I upset her earlier in the day by trying to take her to the doctor again but she has forgotten that now and so we are starting fresh. She forgot that I had called in my brother for backup, and that that is why the front door and storm door were unlocked early this morning. She is blaming that on the replacement paper boy, whom she doesn't like. The regular paper boy, whom she likes very much, will go on vacation in May and possibly due to the unseasonably warm weather here, she thinks it is May, and that her paper boy has left her in the hands of "that other guy."

She had a boyfriend before dad and she would have married him but he got killed in WWII. Dad survived the war but cancer killed him 12 years ago.

She was juggled from parents to grandparents to an aunt in her early youth. She was a country girl who went to a big state university in the mid thirties, back in the day when they called role in class, and the great depression was not a distant memory. Her somewhat mysterious parents gave her a boy's name, she thinks it may have been the name of a horse on the family farm, and so in the big college classrooms she would endure the giggles of her more sophisticated classmates when an instructor would call out her name and in a broken voice almost as ridiculous as a callous boy making fun of a country hick with a high pitched voice, she would say--heeereuh.

After we have difficult converstations about the need for her to have a some hired assistance in the home, a thing she will not admit the need for, she might be found sitting on a short children's chair, stooping over to detail clean a return air vent, or the tracks of the sliding glass doors, and weeping.

On the bar by the dining table there are leaned pictures of grandchildren and great grandchildren whom she really doesn't know anymore.
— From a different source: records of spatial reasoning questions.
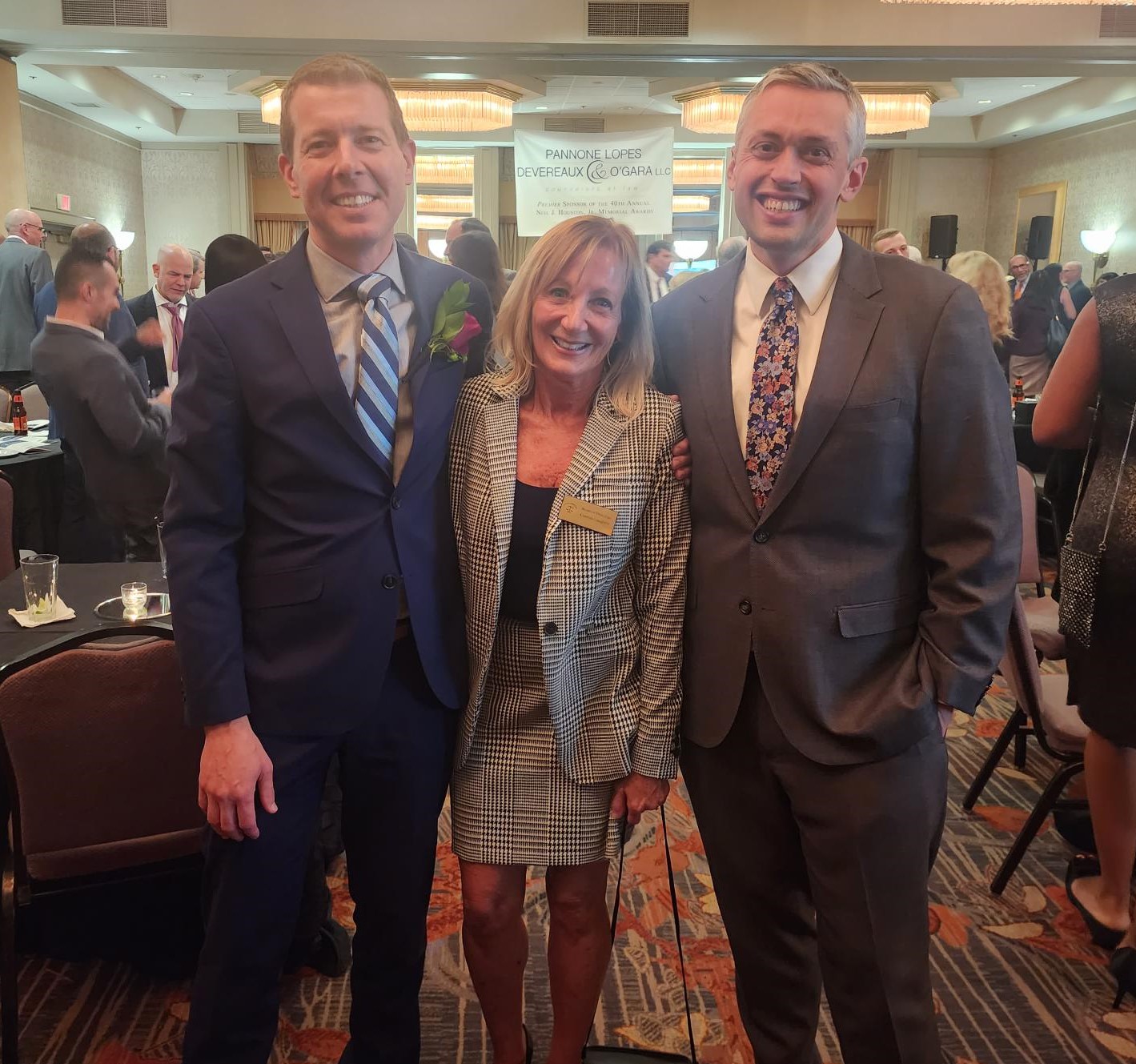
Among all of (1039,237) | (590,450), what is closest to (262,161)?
(1039,237)

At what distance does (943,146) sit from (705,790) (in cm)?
1353

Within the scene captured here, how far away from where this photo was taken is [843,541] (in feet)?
4.84

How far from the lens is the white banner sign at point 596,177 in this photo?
8.22 metres

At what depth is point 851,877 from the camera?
1510mm

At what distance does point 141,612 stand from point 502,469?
1396 mm

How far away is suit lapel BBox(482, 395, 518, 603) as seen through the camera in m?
1.57

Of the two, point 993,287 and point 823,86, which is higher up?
point 823,86

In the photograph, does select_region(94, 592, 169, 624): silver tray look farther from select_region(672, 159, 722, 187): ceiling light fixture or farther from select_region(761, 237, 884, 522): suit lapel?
select_region(672, 159, 722, 187): ceiling light fixture

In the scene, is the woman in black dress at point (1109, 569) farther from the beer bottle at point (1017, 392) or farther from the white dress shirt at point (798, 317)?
the beer bottle at point (1017, 392)

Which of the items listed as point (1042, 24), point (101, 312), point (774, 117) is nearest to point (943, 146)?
point (1042, 24)

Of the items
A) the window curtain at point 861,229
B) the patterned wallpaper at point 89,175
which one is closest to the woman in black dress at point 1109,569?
the patterned wallpaper at point 89,175

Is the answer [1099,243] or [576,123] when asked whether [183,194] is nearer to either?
[576,123]

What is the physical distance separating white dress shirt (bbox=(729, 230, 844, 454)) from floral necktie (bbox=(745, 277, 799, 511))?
0.4 inches

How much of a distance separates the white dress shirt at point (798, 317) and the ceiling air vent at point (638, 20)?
6.05m
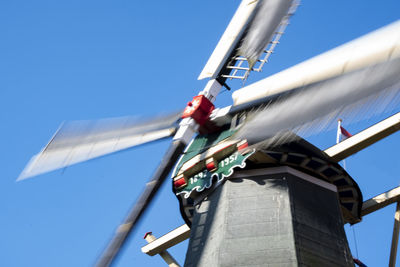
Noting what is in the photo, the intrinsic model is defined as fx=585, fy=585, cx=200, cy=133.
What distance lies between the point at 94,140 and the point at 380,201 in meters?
6.48

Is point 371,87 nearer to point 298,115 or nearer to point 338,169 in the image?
point 298,115

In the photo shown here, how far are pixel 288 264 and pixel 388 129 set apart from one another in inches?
157

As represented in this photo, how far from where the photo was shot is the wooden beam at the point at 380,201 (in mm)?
12867

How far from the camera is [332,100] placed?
723cm

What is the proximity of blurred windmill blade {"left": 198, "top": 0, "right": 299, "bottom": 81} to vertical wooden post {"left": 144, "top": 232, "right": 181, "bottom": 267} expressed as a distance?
430 centimetres

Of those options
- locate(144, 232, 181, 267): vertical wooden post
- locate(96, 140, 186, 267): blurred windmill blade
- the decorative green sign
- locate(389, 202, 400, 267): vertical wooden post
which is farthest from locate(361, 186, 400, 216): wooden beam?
locate(144, 232, 181, 267): vertical wooden post

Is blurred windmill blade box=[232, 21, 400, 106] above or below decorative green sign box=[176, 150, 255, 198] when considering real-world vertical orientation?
below

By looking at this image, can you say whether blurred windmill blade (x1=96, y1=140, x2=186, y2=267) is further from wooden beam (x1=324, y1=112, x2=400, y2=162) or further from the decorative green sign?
wooden beam (x1=324, y1=112, x2=400, y2=162)

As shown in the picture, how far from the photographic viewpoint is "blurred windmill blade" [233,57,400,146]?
6.17m

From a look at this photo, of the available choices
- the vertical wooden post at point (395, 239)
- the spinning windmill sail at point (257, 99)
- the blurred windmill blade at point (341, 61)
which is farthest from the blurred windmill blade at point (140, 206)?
the vertical wooden post at point (395, 239)

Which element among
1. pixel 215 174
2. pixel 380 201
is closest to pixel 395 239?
pixel 380 201

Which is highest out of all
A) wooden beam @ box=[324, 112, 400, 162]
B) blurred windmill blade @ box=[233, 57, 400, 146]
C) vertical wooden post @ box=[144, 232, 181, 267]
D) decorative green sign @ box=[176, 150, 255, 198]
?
wooden beam @ box=[324, 112, 400, 162]

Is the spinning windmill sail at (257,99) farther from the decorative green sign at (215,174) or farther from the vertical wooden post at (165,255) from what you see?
the vertical wooden post at (165,255)

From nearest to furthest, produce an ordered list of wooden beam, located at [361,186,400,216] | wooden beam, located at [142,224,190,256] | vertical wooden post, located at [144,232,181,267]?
wooden beam, located at [361,186,400,216] → wooden beam, located at [142,224,190,256] → vertical wooden post, located at [144,232,181,267]
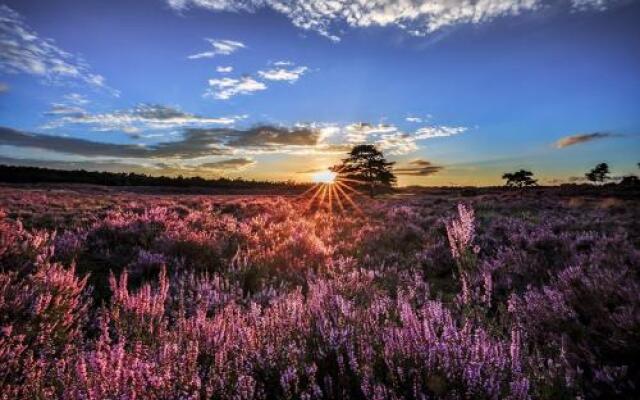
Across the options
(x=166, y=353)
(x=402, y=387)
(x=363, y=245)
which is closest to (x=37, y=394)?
(x=166, y=353)

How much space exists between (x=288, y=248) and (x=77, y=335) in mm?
5180

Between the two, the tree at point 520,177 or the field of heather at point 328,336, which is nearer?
the field of heather at point 328,336

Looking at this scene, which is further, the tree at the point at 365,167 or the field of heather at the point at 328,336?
the tree at the point at 365,167

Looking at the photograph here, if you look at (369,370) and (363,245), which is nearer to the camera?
(369,370)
Lately to this grouping has been added a little snapshot of a drop dead handsome black man who worked in the off campus dormitory in which she lived as a college student. I wish she would talk about him more; he has a kind face, and I bet was nice to her.

By the way, I failed in that attempt to get her to the doctor. She's a good fighter, wily, determined, and focussed on nothing but the battle. I though, like the invader of a foreign land who is motivated by questionably good intentions, am clearly outgunned here and doomed to failure, or at best--a very unpleasant victory.